Bacteriophage endolysins targeting Gram-positive bacteria typically feature a modular architecture of one or more enzymatically active domains (EADs) and cell wall binding domains (CBDs). Several endolysins also feature internal translational start sites (iTSSs) that produce short variant (SV) isoforms alongside the full-length (FL) endolysin. While the lytic activity of endolysins and their isoforms has been extensively studied as exogenous agents, the purpose behind producing the SV isoform during the phage infection cycle remains to be explored. In this study, we used staphylococcal phage φ2638A as a model to determine the interplay between its FL endolysin, Ply2638A, and its SV isoform during phage infection. X-ray crystallography structures and AlphaFold-generated models enabled elucidation of individual functions of the M23 endopeptidase, central amidase, and SH3b domains of Ply2638A. Production of the SV isoform (amidase and SH3b) was confirmed during phage infection and shown to form a heterodimer complex with Ply2638A via interamidase domain interactions.
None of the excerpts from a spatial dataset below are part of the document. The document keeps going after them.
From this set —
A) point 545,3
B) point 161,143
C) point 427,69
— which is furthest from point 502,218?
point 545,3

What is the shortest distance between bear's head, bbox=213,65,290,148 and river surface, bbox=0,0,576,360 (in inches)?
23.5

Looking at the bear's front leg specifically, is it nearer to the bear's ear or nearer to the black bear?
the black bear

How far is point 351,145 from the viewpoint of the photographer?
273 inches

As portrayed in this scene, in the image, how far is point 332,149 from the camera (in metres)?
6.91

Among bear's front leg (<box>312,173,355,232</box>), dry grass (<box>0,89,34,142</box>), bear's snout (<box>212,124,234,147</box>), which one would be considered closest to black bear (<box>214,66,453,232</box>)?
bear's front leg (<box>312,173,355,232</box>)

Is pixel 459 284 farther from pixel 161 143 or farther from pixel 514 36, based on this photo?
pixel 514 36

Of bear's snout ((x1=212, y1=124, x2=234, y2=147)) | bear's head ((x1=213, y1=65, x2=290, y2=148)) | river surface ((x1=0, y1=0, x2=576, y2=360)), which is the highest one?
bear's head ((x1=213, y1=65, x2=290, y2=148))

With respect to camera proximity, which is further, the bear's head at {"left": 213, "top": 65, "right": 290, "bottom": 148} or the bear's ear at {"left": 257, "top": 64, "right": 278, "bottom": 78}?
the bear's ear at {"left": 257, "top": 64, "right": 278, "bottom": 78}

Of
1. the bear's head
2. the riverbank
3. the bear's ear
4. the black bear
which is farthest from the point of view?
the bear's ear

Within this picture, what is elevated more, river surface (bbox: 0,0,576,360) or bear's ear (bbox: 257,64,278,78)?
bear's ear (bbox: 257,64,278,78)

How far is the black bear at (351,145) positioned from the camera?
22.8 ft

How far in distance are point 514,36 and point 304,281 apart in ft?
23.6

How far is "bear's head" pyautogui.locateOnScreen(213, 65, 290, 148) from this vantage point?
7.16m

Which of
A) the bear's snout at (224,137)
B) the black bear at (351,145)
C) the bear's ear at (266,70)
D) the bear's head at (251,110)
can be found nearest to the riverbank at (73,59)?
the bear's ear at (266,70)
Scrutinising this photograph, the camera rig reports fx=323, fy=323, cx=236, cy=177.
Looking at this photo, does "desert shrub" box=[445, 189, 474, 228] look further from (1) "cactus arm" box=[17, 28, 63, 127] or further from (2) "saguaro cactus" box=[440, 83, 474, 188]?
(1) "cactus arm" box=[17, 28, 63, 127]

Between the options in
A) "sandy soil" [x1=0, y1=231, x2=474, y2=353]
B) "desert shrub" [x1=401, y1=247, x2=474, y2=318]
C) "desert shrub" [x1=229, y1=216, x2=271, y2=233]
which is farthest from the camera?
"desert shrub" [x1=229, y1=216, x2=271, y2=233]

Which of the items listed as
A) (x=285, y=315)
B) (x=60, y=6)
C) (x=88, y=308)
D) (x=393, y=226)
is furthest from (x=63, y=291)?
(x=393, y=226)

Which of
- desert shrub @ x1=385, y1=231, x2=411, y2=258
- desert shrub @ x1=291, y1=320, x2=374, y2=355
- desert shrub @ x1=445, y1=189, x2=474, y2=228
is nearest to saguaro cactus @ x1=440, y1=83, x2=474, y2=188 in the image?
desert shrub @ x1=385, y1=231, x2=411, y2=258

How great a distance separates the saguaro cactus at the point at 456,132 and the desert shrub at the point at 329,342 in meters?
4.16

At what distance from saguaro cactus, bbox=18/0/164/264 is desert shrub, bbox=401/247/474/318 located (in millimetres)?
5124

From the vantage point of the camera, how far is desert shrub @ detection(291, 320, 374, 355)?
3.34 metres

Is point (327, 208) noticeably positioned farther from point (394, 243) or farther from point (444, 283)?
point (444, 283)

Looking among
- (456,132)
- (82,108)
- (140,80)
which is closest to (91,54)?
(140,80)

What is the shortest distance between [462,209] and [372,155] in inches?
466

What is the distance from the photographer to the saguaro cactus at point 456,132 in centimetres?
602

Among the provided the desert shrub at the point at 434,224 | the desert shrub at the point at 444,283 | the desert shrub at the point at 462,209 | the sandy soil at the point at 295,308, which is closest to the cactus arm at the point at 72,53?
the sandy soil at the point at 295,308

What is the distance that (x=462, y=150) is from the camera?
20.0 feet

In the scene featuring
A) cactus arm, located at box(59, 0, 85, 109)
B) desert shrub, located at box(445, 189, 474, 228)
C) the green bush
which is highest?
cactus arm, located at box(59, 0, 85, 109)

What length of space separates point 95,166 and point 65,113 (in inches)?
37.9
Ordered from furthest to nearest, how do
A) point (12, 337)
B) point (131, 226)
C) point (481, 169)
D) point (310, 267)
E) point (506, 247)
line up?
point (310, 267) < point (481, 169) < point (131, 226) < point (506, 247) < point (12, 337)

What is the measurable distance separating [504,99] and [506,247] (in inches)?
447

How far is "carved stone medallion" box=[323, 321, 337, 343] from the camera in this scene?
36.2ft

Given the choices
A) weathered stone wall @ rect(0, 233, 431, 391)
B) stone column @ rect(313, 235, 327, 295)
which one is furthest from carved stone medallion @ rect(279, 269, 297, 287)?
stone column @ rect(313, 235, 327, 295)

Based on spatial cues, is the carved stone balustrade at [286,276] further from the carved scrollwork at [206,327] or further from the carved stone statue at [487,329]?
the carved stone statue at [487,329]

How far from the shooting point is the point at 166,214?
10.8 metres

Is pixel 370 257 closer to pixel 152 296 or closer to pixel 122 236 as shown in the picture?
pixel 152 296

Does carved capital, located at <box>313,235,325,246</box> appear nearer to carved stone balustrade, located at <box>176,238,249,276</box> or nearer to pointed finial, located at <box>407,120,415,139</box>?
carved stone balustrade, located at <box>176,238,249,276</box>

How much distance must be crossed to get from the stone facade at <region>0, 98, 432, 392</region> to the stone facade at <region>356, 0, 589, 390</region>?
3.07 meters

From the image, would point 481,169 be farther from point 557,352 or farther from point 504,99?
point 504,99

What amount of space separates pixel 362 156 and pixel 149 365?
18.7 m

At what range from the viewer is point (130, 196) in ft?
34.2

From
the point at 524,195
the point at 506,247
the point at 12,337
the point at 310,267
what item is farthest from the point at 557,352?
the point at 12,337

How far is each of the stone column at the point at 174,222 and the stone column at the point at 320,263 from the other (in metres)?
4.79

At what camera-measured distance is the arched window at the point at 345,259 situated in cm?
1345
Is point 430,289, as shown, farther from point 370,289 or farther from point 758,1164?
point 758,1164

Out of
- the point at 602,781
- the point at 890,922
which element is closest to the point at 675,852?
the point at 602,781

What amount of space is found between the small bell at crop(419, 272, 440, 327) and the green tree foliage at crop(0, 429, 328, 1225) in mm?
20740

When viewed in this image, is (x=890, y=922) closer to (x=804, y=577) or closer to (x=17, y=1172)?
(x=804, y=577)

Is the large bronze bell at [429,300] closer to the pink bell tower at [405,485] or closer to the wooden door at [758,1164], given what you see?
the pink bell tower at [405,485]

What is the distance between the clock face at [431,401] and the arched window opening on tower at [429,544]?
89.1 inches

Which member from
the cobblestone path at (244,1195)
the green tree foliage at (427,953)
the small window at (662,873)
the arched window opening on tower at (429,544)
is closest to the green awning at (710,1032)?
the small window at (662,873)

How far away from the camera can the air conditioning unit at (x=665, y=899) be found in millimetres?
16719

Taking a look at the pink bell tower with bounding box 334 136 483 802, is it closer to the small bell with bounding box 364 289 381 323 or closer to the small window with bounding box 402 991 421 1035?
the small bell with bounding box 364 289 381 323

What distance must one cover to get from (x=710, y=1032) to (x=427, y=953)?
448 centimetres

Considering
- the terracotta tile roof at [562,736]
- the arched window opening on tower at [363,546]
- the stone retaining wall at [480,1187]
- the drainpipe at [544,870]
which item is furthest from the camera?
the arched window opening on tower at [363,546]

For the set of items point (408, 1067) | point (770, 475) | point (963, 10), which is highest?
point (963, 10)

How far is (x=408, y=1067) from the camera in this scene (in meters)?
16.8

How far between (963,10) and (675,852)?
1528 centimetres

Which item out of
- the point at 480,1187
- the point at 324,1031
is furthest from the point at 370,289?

Using genetically engineered phage variants, we show that production of both isoforms provides an advantage during phage infection as phages producing only one isoform presented delayed progeny phage release as well as impaired lytic activity, which was partly restored through complementation of the missing isoform protein. Interestingly, when applied as an antimicrobial against in culture, the activity of Ply2638A remained constant regardless of SV isoform complementation. We propose that the SV isoform enhances the efficiency of cell lysis and progeny release at the end of the lytic cycle, providing a functional explanation for iTSSs conservation across diverse phage genomes.